Ash Wednesday (6 March 2019)
Joel 2:12-18. Ps 51. 2 Cor 5:20—6:2. Mt 6:1-6, 16-18.
“Return to me with all your heart, with fasting, with weeping, and with mourning; rend your hearts and not your garments.”
We begin the season of Lent today with the ashes. We remind ourselves that we are dust. Our Creator didn’t use gold, uranium, diamonds, or pearls when making the human body, but mere dust (earth). We were made from what is really ordinary, and we were breathed into life—something extraordinary.
We shall return to dust: in this material world we are temporary. Only what is spiritual is permanent. Though our bodies die, our spirits will continue live. In resurrection we shall continue to live, in glorified bodies.
We are dust, we are earth, we are the universe itself. We are earth that is conscious, we are universe that is conscious. This is the beauty and uniqueness of human beings.
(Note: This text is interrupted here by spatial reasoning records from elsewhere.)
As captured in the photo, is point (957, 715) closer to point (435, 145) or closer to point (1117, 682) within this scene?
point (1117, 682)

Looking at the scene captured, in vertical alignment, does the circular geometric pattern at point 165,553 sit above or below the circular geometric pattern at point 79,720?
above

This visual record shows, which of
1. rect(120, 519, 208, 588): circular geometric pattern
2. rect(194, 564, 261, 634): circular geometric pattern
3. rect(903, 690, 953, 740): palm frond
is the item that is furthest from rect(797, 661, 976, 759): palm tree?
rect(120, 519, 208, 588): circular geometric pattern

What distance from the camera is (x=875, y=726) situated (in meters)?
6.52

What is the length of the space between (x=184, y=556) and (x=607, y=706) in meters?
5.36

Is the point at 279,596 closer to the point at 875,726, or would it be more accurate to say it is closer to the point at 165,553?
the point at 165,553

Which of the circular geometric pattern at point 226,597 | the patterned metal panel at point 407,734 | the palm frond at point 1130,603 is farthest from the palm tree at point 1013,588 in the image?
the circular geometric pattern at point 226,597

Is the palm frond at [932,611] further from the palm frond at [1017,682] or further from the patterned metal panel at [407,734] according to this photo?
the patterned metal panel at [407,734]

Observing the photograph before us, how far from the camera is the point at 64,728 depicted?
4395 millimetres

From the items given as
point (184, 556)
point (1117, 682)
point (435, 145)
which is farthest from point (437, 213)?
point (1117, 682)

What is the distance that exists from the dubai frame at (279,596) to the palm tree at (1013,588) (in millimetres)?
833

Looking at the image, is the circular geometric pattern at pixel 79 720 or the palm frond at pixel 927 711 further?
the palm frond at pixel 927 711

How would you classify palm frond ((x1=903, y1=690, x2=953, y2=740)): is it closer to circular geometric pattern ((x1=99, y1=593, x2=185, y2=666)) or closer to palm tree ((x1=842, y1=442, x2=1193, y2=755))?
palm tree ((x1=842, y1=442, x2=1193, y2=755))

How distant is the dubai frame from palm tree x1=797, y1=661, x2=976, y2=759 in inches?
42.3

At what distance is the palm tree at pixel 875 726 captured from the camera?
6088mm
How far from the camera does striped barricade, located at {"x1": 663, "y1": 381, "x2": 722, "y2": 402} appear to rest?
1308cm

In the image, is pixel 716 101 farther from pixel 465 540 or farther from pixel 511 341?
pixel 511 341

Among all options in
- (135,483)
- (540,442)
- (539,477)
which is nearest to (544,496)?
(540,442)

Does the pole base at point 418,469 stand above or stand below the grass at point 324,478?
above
As St Paul says, “we have this treasure in earthen vessels, so that the surpassing greatness of the power will be of God and not from ourselves.” (2 Cor 4:7) We are special, but fragile. We are unique, but that uniqueness has to be realized day by day until we achieve the fullness. We are creatures, our real glory is to allow a free hand to our Creator within our souls.
We are not only earth dust, we are also star dust—as scientists tell us. We are meant for transcendence. We are meant for the stars. Our spirits cannot be contained to that which is finite, but they open us towards that which is infinite.
So our Lenten project of fasting, praying and caring has the aim of opening us to transcendence, within ourselves and within our community. This also aims to repair and restore our relationship from all the three angles: our relationship with ourselves (fasting, penance, self-denial), our relationship with God (prayer), and our relationship with others (almsgiving, caring for others).
In the gospel reading of today Jesus instructs that the above three pillars not be pretentious and hypocritical. “Whenever you give alms, do not have it trumpeted before you; do not let your left hand know what your right hand is doing, so that your alms may be done in secret.” “Whenever you pray, do not be like hypocrites; go into your room and shut the door and pray to your Father who is in secret.” “Whenever you fast, do not look dismal; put oil on your head and wash your face, so that your fasting may be seen not by others but by your Father who is in secret.”
We need to do all these in secret. In the interiority of our hearts. And never for show.
Let this joyful season of Lent help us re-focus our attention on what is lasting, and help us give up whatever is unnecessary and harmful for us. In this way we can return to the Lord with all our heart, and accept Him fully to give meaning to our broken lives.